From: Laszlo Ersek <lersek@redhat.com>
To: Ben Warren <ben@skyportsystems.com>
Cc: Igor Mammedov <imammedo@redhat.com>,
"Michael S. Tsirkin" <mst@redhat.com>,
qemu-devel@nongnu.org
Subject: Re: [Qemu-devel] [PATCH v5 05/10] ACPI: Add Virtual Machine Generation ID support
Date: Thu, 9 Feb 2017 00:43:23 +0100 [thread overview]
Message-ID: <ffba05c5-0b4e-e2a6-2260-4f0da0f53e02@redhat.com> (raw)

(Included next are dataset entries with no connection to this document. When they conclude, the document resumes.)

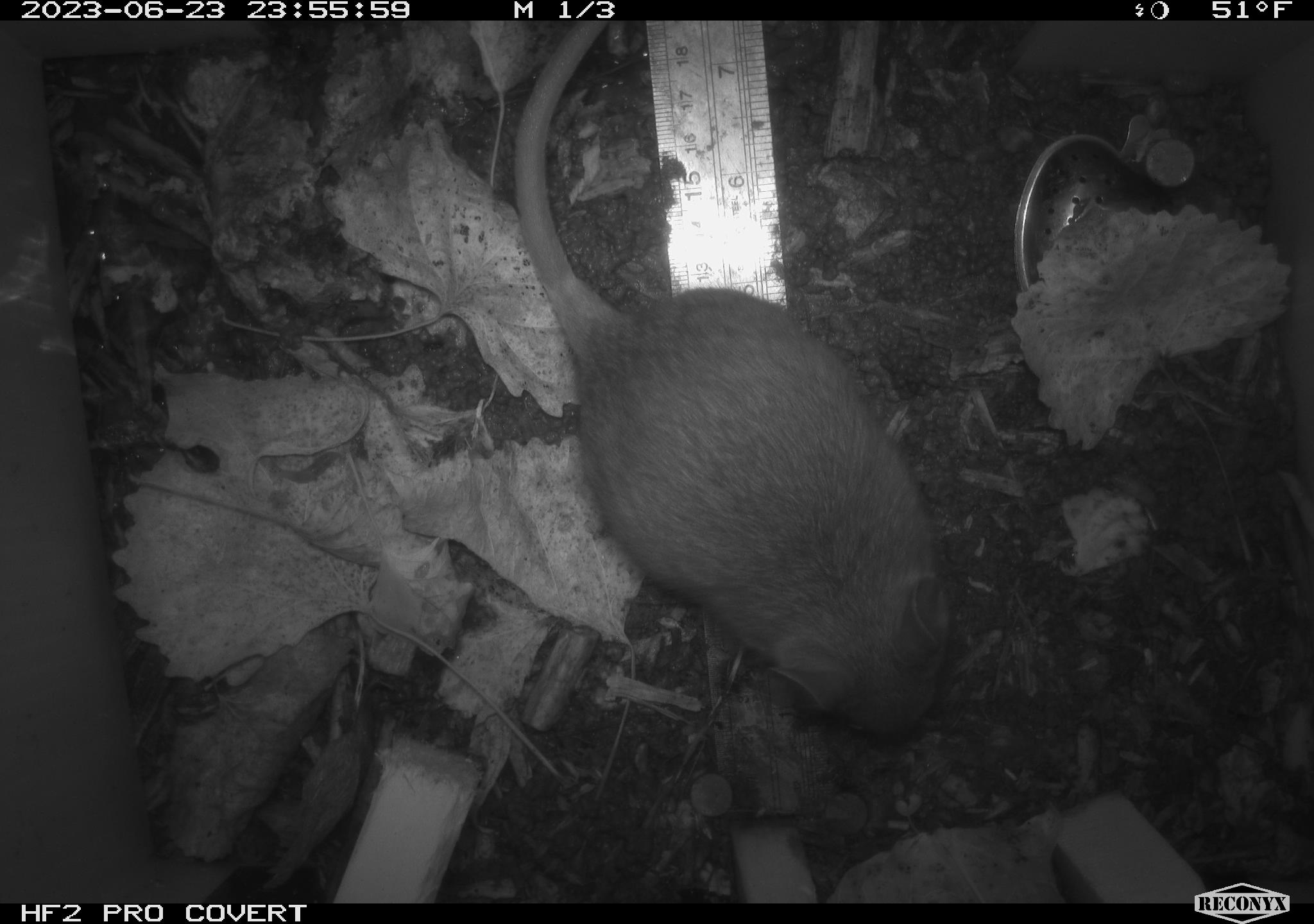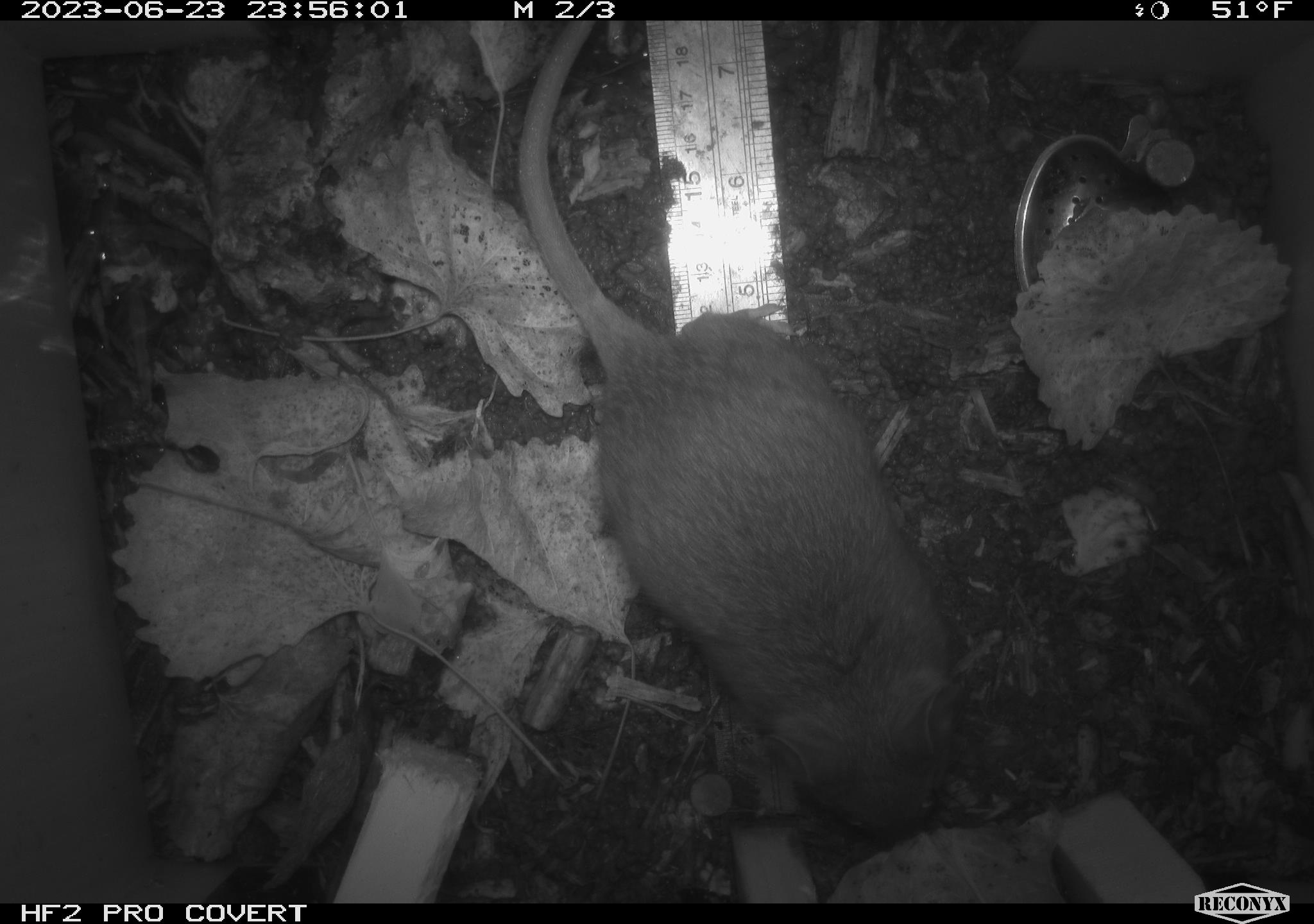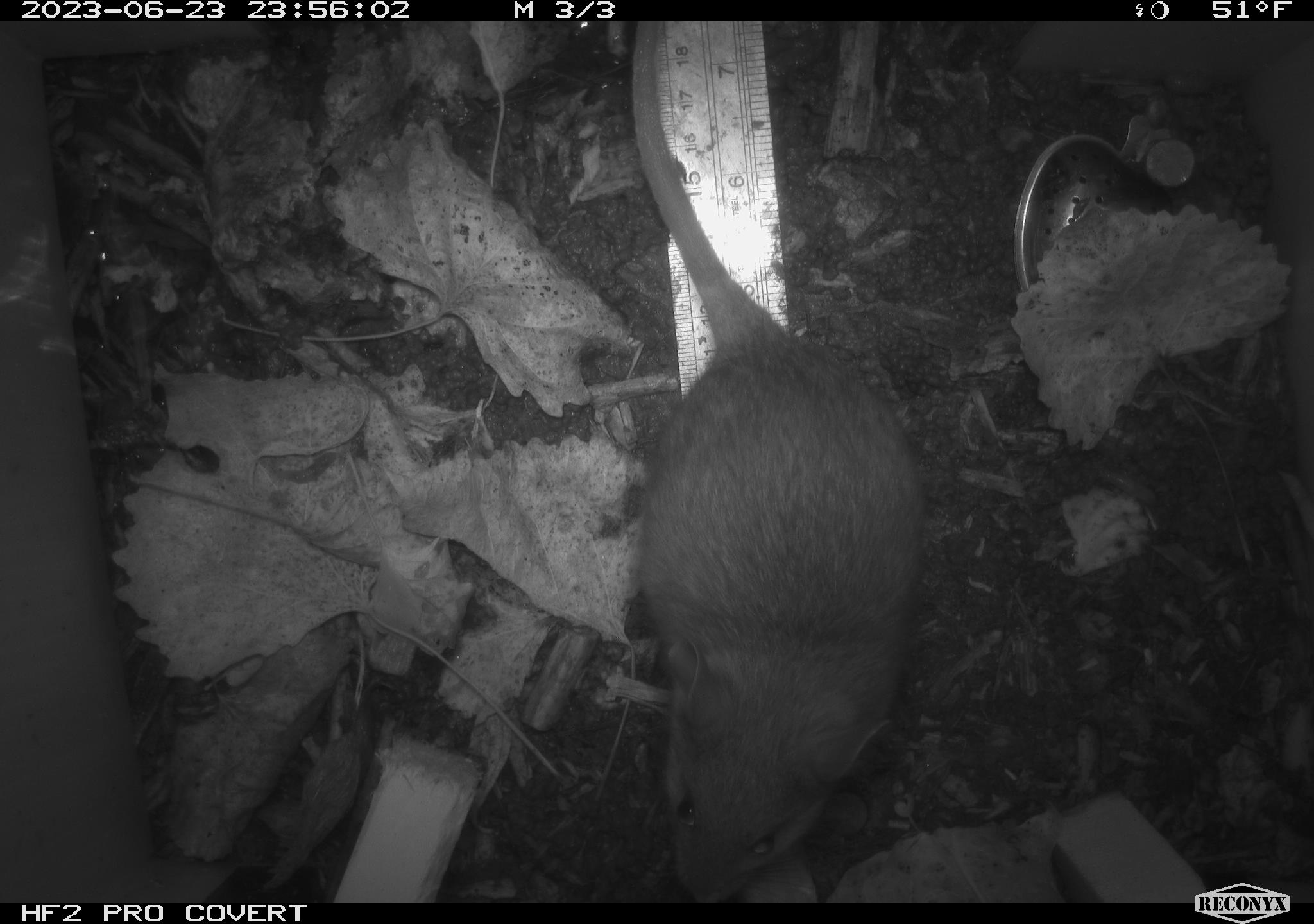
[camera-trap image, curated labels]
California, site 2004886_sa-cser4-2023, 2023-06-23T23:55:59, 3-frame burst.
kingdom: Animalia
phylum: Chordata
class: Mammalia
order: Rodentia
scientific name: Rodentia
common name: woodrat or rat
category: woodrat or rat species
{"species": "woodrat or rat species (woodrat or rat) (Rodentia)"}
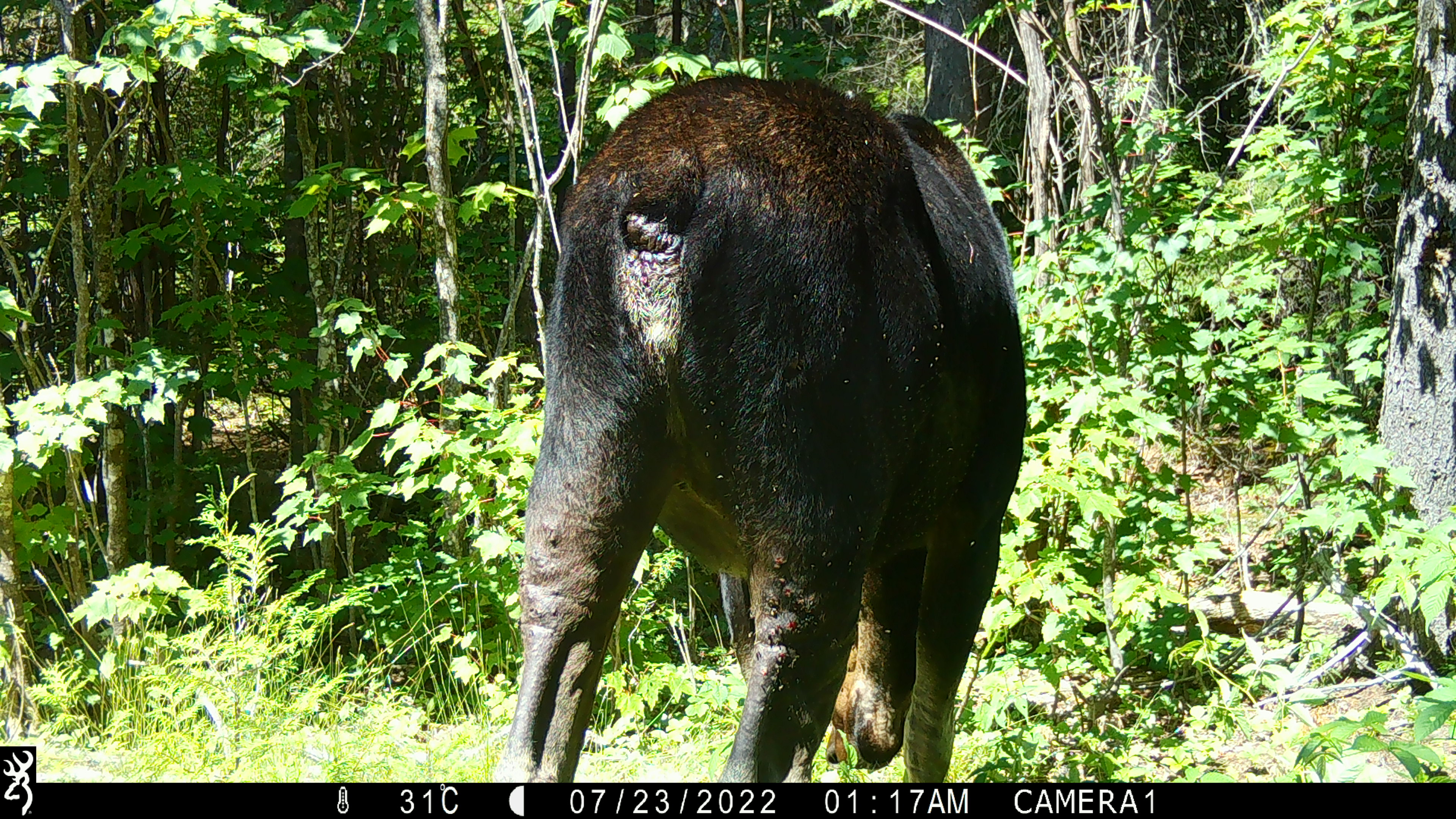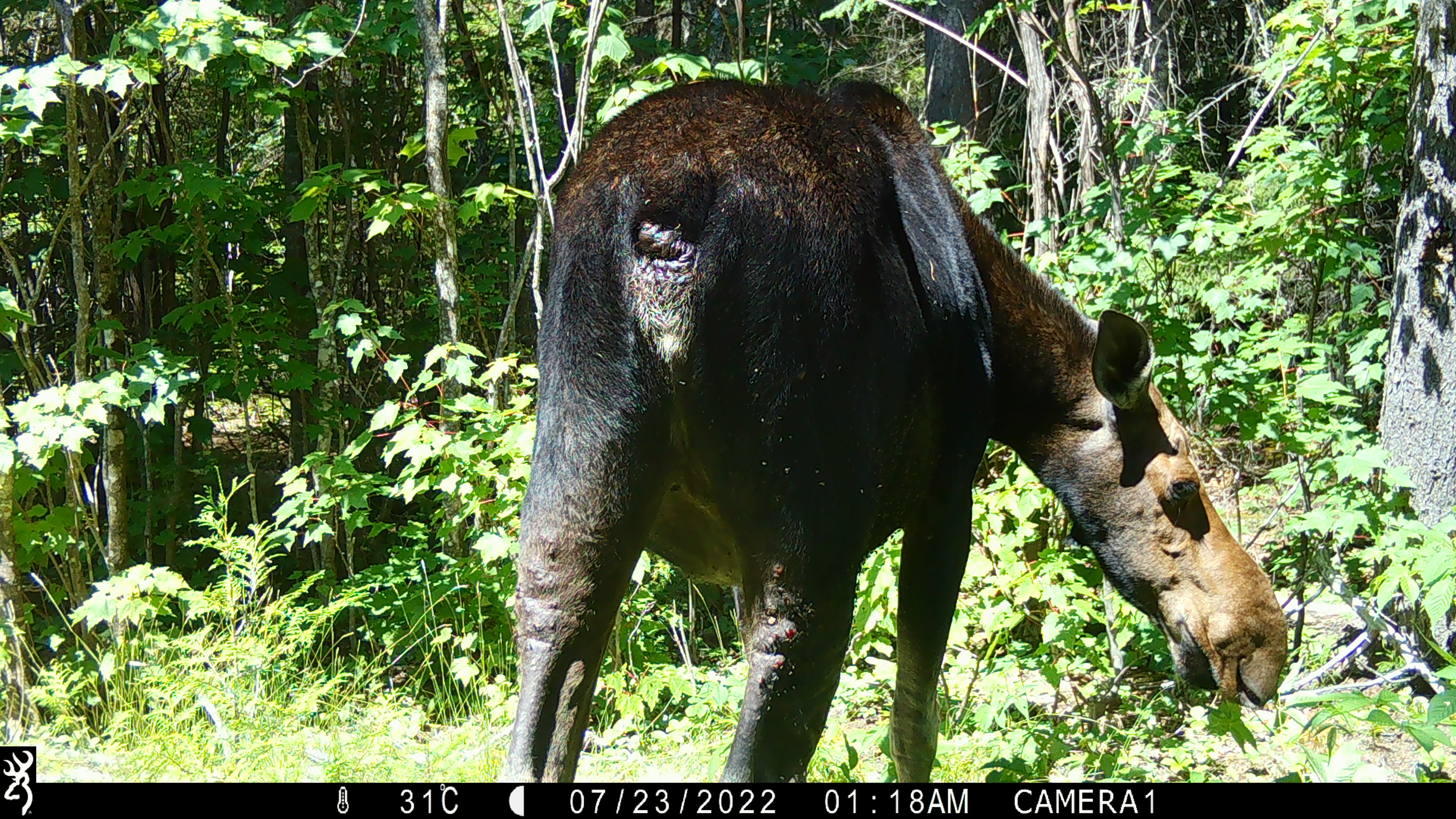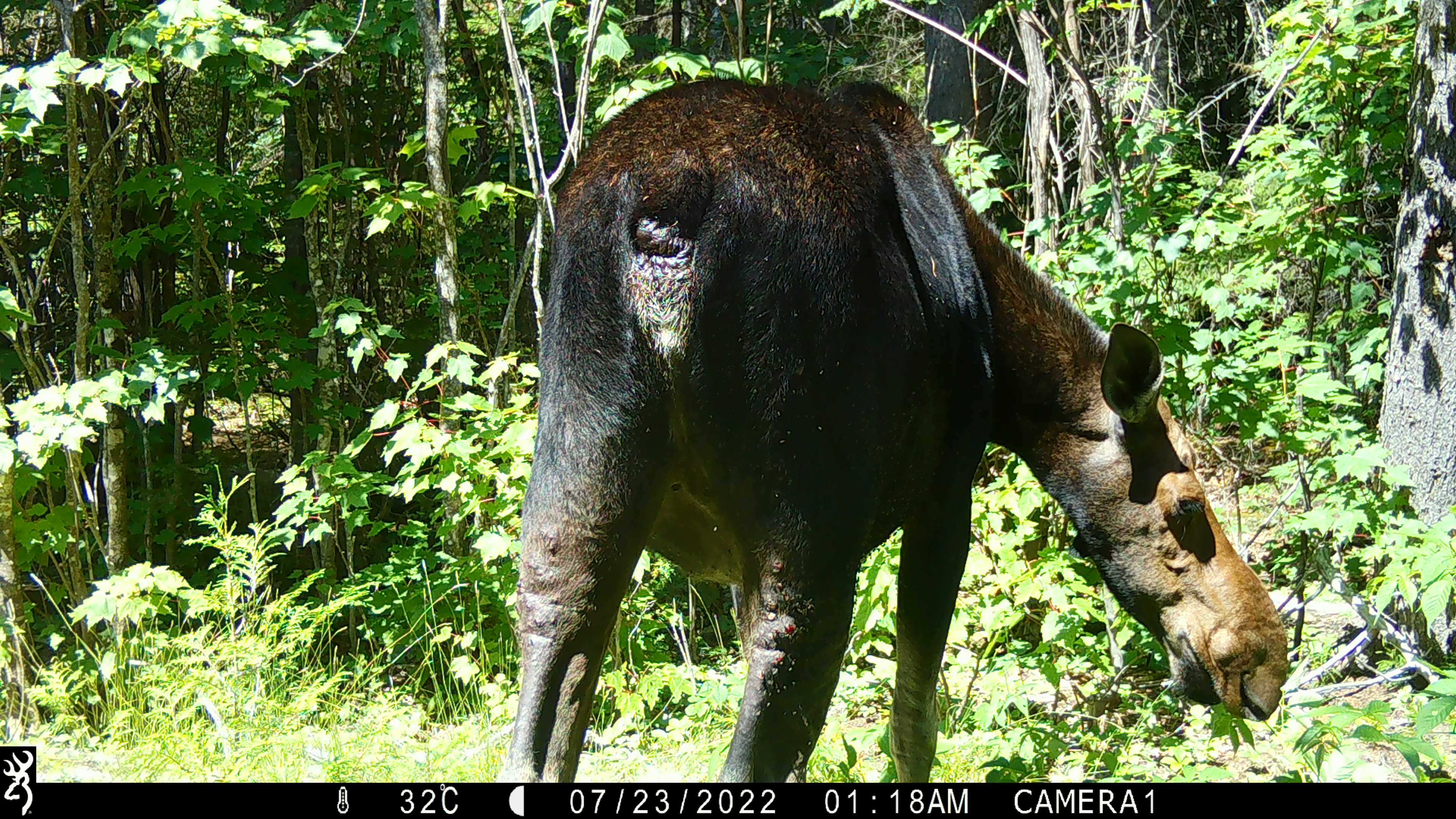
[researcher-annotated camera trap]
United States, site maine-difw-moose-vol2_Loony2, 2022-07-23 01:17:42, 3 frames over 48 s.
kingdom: Animalia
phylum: Chordata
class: Mammalia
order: Artiodactyla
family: Cervidae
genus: Alces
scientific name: Alces alces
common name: moose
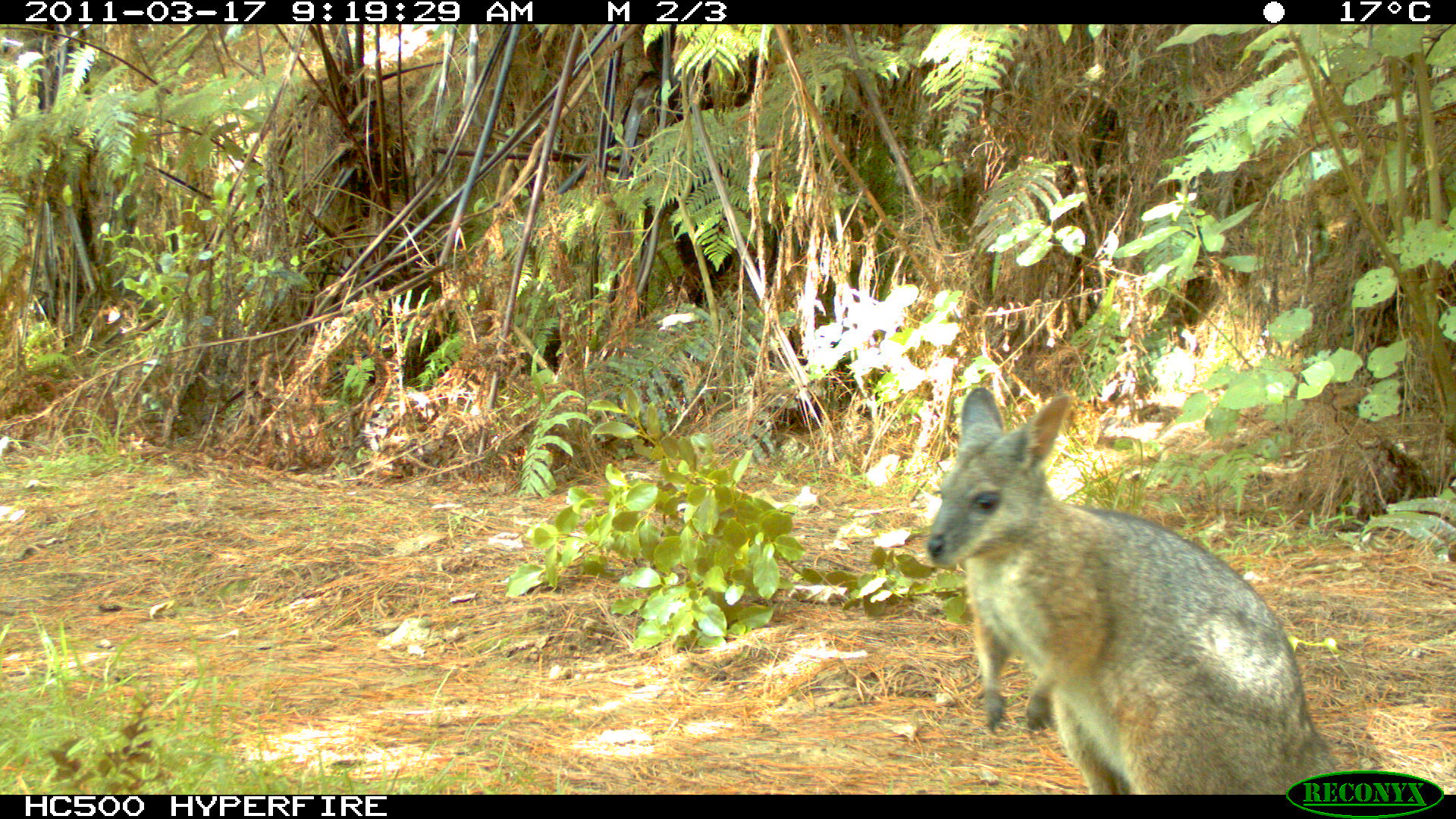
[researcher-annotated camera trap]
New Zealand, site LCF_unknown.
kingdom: Animalia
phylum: Chordata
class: Mammalia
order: Diprotodontia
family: Macropodidae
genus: Notamacropus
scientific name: Notamacropus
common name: wallaby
Wallaby (Notamacropus).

In-Reply-To: <D7B3C037-90A4-4456-A3B8-BD8D3CC644F0@skyportsystems.com>
On 02/08/17 23:34, Ben Warren wrote:
>
>> On Feb 7, 2017, at 4:48 PM, Laszlo Ersek <lersek@redhat.com
>> <mailto:lersek@redhat.com>> wrote:
>>
>> On 02/05/17 10:12, ben@skyportsystems.com
>> <mailto:ben@skyportsystems.com> wrote:
>>> From: Ben Warren <ben@skyportsystems.com <mailto:ben@skyportsystems.com>>
>>>
>>> This implements the VM Generation ID feature by passing a 128-bit
>>> GUID to the guest via a fw_cfg blob.
>>> Any time the GUID changes, an ACPI notify event is sent to the guest
>>>
>>> The user interface is a simple device with one parameter:
>>> - guid (string, must be "auto" or in UUID format
>>> xxxxxxxx-xxxx-xxxx-xxxx-xxxxxxxxxxxx)
>>>
>>> Signed-off-by: Ben Warren <ben@skyportsystems.com
>>> <mailto:ben@skyportsystems.com>>
>>> ---
>>> default-configs/i386-softmmu.mak | 1 +
>>> default-configs/x86_64-softmmu.mak | 1 +
>>> hw/acpi/Makefile.objs | 1 +
>>> hw/acpi/vmgenid.c | 206
>>> +++++++++++++++++++++++++++++++++++
>>> hw/i386/acpi-build.c | 10 ++
>>> include/hw/acpi/acpi_dev_interface.h | 1 +
>>> include/hw/acpi/vmgenid.h | 37 +++++++
>>> 7 files changed, 257 insertions(+)
>>> create mode 100644 hw/acpi/vmgenid.c
>>> create mode 100644 include/hw/acpi/vmgenid.h
>>
>> [snip code]
>>
>> So, I'm late to the game. I can't possibly comment on all the concerns
>> that have been raised scattered around the thread, exactly *where* they
>> have been raised. However, I will try to collect the concerns here.
>>
>>
>> (1) Byte swapping for the UUID.
>>
>> The idea of QemuUUID is that wherever it is stored in a non-ephemeral
>> fashion, it is in BE representation. The guest needs it in LE, so we
>> should convert it temporarily -- using a local variable -- just before
>> writing it to guest memory, and then forget about the LE representation
>> promptly.
>>
>> As far as I understand, we all agree on this (Michael, Ben, myself -- I
>> think Igor hasn't commented on this).
>>
>>
> Sure, will rework.
>> (2) Structure of the vmgenid fw_cfg blob, AKA "why that darn offset 40
>> decimal".
>>
>> I explained it under points (6) and (7) in the following message:
>>
>> Message-Id: <c16a03d5-820a-f719-81ea-43858f903395@redhat.com
>> <mailto:c16a03d5-820a-f719-81ea-43858f903395@redhat.com>>
>> URL: https://www.mail-archive.com/qemu-devel@nongnu.org/msg425226.html
>>
>> The story is that *wherever* an ADD_POINTER command points to -- that
>> is, at the *exact* target address --, OVMF will look for an ACPI table
>> header, somewhat heuristically. If it finds a byte pattern that (a) fits
>> into the remaining blob and (b) passes some superficial ACPI table
>> header checks, such as length and checksum, then OVMF assumes that the
>> blob contains an ACPI table there, and passes the address (again, the
>> exact, relocated, absolute target address of ADD_POINTER) to
>> EFI_ACPI_TABLE_PROTOCOL.InstallAcpiTable().
>>
>> We want to disable this heuristic for the vmgenid blob. *If* the blob
>> contained only 16 bytes (for the GUID), then the heuristic would
>> automatically disable itself, because the ACPI table header (36 bytes)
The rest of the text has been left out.